Cuando todavía hoy la resaca de la histórica victoria en el Mundial sigue merodeando por las cabezas de toda España, caabe decir que durante el fin de semana el fútbol no puso freno a las bodas. Los enlaces siguieron su ritmo habitual, ya que las parejas suelen elegir la época de buen tiempo para cambiar de estado civil.
El Consistorio se llenó el sábado del sonido de las gaitas, de confetis y pétalos de rosa. En el Ayuntamiento contrajeron matrimonio civil Sandra Borjas García y Gonzalo Díaz Álvarez. Ella es logopeda y él almacenista, vecinos ambos de Pumarín, y eligieron como testigos a Marcelina Blanco y Francisco Borjas, dos de las personas que aplaudieron su salida de la Casa Consistorial, que estuvo acompañada por la banda de gaitas del Conceyu de Candamo. La Venta del Jamón ofreció el almuerzo posterior al enlace.
También en el salón de recepciones sellaron su unión María Belén Valdés González y José Iván Valladares. Como testigo de excepción, la pareja se hizo acompañar de su hija Andrea, además de por sus invitados y testigos. De esta última función se ocuparon María del Carmen Gómez y José Luis Valdés. La pareja festejó el banquete en el restaurante La Llorea Golf.

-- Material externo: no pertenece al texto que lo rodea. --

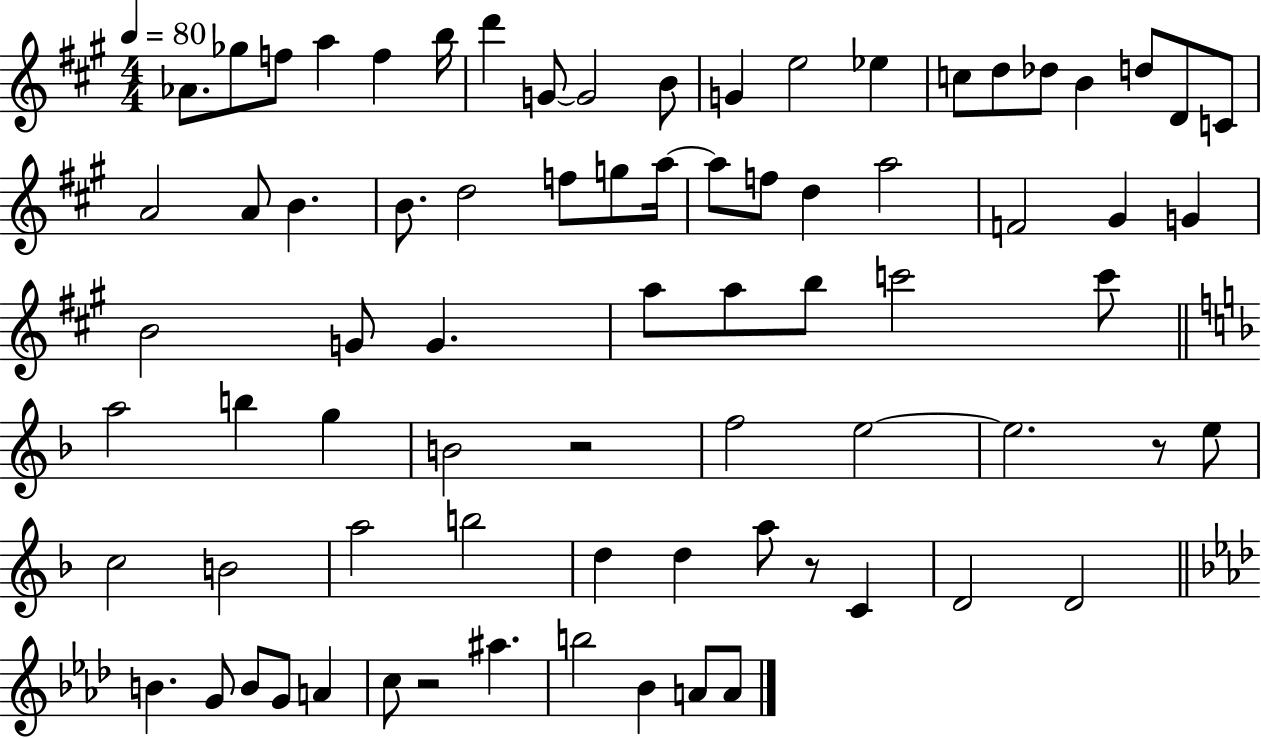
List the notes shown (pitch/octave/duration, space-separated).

También en el entorno del campo municipal de La Llorea almorzaron Carola Martínez Álvarez y Fran Acebal Valdés. Antes de ello se dieron el «sí quiero» en la iglesia de San Nicolás de Bari, en el Coto. Su párroco, Fernando Fueyo, no se olvidó de ofrecer una de las preces a la selección española. Actuaron como padrinos Laura de Arturo y César Robledo. Hoy se encuentran disfrutando de la luna de miel en la Riviera Maya.
San Pedro también tuvo enlace, el de la administrativa Laura Aller Méndez conel arbitro Pablo González Fuertes. La pareja se hizo acompañar en el altar por Loli Fuertes y Jerónimo Aller. Las Delicias se encargó del banquete. Y de parroquia en parroquia, de San Pedroa San Lorenzo. En su altar intercambiaron anillos la administrativa Verónica Álvarez Álvarez y el vigilante Yonathan Ramos Salus. María Reina Salus y Victor Álvarez apadrinaron al nuevo matrimonio, que almorzó en el castillo de San Cucao.

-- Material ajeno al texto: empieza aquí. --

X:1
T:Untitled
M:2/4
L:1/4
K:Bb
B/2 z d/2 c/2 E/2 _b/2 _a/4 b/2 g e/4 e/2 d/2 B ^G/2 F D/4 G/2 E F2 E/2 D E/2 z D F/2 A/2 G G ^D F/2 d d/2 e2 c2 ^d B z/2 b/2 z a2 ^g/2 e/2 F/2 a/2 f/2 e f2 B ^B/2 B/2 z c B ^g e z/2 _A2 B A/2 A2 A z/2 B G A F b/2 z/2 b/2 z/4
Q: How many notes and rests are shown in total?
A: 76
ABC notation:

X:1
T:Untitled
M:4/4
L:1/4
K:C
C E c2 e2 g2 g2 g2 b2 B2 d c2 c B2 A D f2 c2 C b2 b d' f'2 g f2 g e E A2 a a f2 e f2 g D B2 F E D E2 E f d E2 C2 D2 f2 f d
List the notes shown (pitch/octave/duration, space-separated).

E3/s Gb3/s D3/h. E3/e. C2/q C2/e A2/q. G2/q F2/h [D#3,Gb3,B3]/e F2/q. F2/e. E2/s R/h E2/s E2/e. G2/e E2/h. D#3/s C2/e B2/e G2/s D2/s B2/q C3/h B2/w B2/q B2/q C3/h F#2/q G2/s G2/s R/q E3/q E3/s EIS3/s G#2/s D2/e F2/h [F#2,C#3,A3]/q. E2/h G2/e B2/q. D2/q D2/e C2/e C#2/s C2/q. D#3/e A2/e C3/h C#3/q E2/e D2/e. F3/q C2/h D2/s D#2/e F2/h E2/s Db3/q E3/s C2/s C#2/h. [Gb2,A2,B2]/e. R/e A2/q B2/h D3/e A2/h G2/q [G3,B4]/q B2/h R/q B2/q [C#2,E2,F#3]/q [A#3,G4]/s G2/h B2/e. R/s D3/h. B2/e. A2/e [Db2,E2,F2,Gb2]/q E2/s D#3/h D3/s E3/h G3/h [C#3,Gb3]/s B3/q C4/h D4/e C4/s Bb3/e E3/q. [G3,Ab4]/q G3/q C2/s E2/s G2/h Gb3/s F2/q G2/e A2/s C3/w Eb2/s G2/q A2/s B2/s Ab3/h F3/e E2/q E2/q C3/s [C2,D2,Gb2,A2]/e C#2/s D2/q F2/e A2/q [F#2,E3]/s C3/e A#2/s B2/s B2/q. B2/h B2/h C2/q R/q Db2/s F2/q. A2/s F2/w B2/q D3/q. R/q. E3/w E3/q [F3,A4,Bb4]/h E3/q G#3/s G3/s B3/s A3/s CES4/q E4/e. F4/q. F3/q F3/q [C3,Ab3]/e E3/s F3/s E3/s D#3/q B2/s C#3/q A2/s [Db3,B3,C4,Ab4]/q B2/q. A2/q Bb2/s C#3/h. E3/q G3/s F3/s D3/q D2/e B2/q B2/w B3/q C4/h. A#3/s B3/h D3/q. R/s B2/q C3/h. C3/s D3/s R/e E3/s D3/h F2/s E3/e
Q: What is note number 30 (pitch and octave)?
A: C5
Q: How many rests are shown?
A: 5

Sara Llano Carnicero fue para sus padres, Eli Carnicero González y Rubén Llano Menéndez, la protagonista de la jornada. Recibió las aguas bautismales en la iglesia de San Julián de Somió, rodeada de sus abuelos y su hermana, María. La familia festejó el acontecimiento en Las Delicias. En la imagen, la pequeña, con sus padres, hermana y abuelos maternos.